Goal of the exercise →
Omit the pictures, then reproduce exactly the line bearing "Shekh Chilli Ke" and every line after it up to and including the last line of the entries below.

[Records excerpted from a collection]
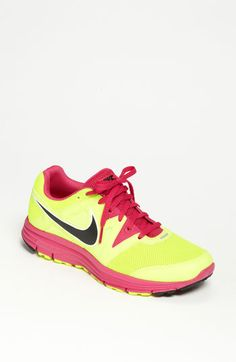 Nike 'Lunarfly 3' Running Shoe (Women) available at #Nordstrom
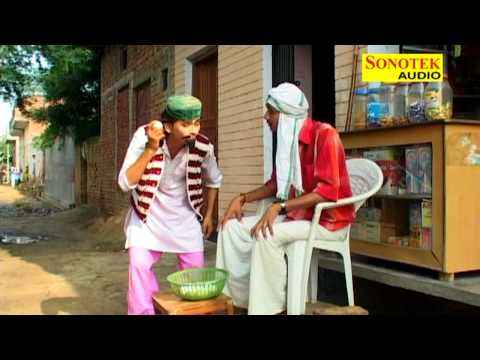Shekh Chilli Ke Karname Part7 Pt  Sushil Sharma P6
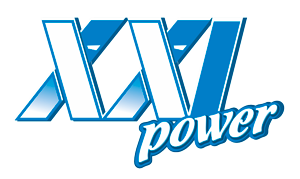 XXI Power Energy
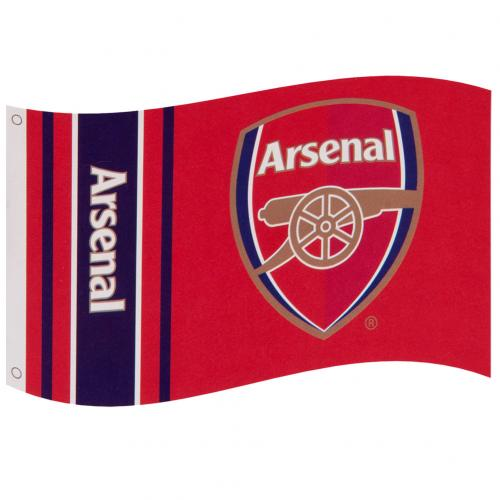 Arsenal FC Flag WM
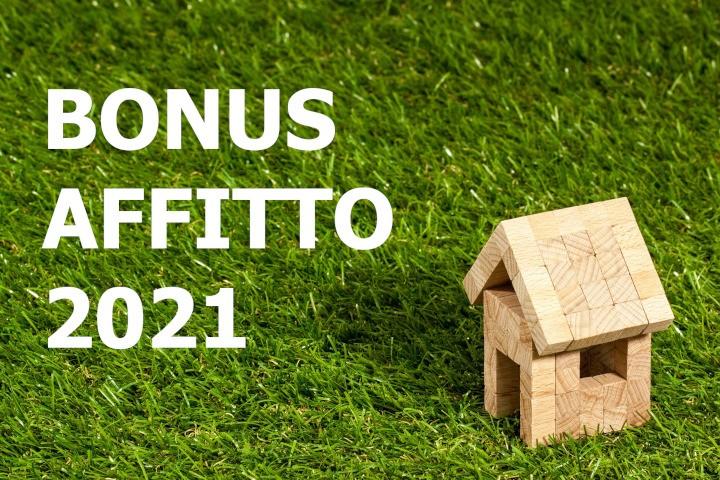 Bonus affitto 2021: tutto quello che c'è da sapere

Written response →
Shekh Chilli Ke Karname Part7 Pt  Sushil Sharma P6
 XXI Power Energy
 Arsenal FC Flag WM
 Bonus affitto 2021: tutto quello che c'è da sapere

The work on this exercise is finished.